When plastic shrinks to that scale, it behaves less like a pebble and more like smoke. It can slip through tiny gaps, spread through water more easily, and end up inside animals that never bite plastic bags or bottle caps.
A U.S. government summary of a January 2024 study shows how common those tiny pieces may be in daily life. Using a laser-based method, researchers measured about 240,000 plastic particles in a bottle holding about 34 fluid ounces of water, with most of those pieces in the nanoplastic range. How do you filter something you cannot even see?
What this could mean for seafood
On its own, a fiddler crab is not usually someone’s dinner.

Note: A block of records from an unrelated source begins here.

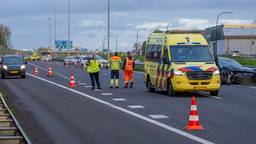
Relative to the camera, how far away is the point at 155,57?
1033 inches

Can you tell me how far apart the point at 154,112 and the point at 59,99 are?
21.9 feet

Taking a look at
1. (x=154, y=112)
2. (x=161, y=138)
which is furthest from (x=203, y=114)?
(x=161, y=138)

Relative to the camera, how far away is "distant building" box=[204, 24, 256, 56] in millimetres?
113369

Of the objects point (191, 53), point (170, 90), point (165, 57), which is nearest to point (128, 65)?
point (165, 57)

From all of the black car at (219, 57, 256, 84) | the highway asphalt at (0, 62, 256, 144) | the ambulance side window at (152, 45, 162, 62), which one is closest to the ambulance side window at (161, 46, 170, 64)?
the ambulance side window at (152, 45, 162, 62)

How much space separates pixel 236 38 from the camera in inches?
4587

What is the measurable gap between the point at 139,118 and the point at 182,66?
761 cm

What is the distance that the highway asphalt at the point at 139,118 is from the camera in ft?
40.9

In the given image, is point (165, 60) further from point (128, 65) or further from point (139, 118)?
point (139, 118)

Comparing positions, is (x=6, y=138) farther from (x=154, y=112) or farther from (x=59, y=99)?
(x=59, y=99)

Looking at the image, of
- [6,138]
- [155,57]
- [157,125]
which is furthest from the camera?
[155,57]

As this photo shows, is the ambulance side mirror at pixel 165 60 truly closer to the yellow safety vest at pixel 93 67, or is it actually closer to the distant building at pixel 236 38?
the yellow safety vest at pixel 93 67

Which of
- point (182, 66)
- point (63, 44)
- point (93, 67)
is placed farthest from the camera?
point (63, 44)

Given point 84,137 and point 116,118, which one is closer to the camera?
point 84,137
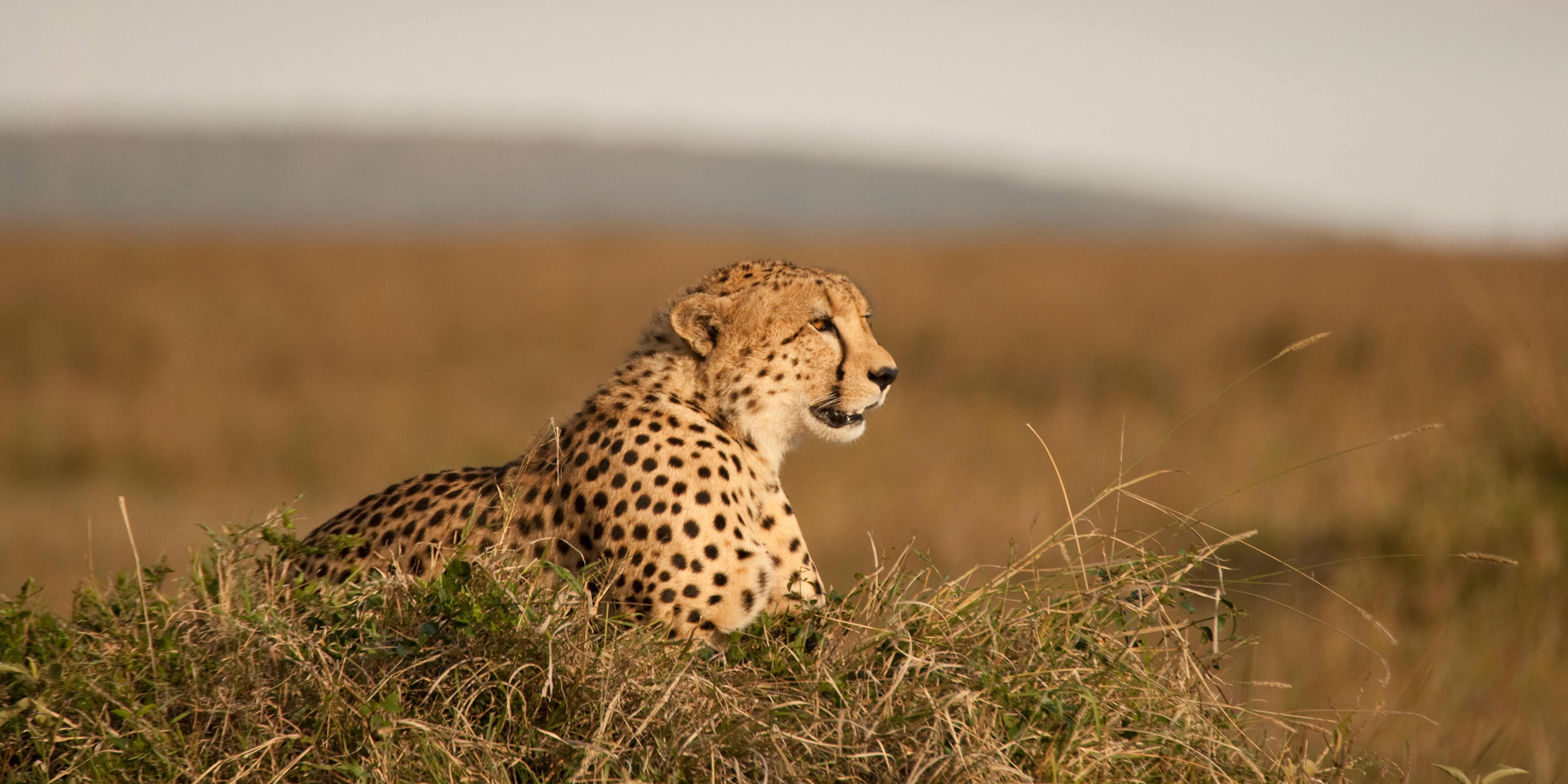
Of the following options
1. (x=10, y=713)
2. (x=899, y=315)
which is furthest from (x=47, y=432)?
(x=10, y=713)

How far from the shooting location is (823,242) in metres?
27.6

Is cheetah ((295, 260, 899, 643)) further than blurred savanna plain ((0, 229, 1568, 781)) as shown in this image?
No

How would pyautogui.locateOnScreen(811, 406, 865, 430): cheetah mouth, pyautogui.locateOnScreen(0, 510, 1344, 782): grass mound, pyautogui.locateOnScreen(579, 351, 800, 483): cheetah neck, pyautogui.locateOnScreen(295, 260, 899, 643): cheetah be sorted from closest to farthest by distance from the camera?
pyautogui.locateOnScreen(0, 510, 1344, 782): grass mound < pyautogui.locateOnScreen(295, 260, 899, 643): cheetah < pyautogui.locateOnScreen(579, 351, 800, 483): cheetah neck < pyautogui.locateOnScreen(811, 406, 865, 430): cheetah mouth

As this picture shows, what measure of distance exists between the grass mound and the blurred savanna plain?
28 cm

But it is dinner for many birds and fish, and those predators can pass whatever they eat up the chain, step by step, until it reaches larger species people actually buy at the grocery store.
The key detail in the crab study is that plastic was found not only in the gut but also in the gills, which are in constant contact with the water the animal breathes. That raises a practical question for follow-up work, which tissues hold onto the smallest particles, and for how long.
When it comes to human health, the most responsible answer right now is also the most frustrating one. The U.S. Food and Drug Administration notes that studies have reported microplastics and nanoplastics in foods including seafood, but the current evidence does not show that the levels detected in foods pose a risk to human health, in part because measurement methods are still inconsistent. So your shrimp basket is not a verdict, but it is part of a bigger monitoring puzzle.
Why it matters beyond one shoreline
This study adds to a bigger shift in how scientists think about plastic pollution. Sunlight, waves, and sand can slowly break plastics down, but living creatures can also change plastic’s shape and size, sometimes on surprisingly short timelines.
That is not necessarily good news. Faster fragmentation can mean faster dispersal, and smaller particles are harder for cleanup tools, filters, and even lab tests to catch, which complicates everything from beach cleanups to seafood monitoring.
Related research in Marine Environmental Research reports that many mangrove organisms can physically wear down plastic surfaces through a process known as bioerosion. It suggests mangrove mud can act like a workshop where plastic gets scuffed up long before it ever reaches open ocean.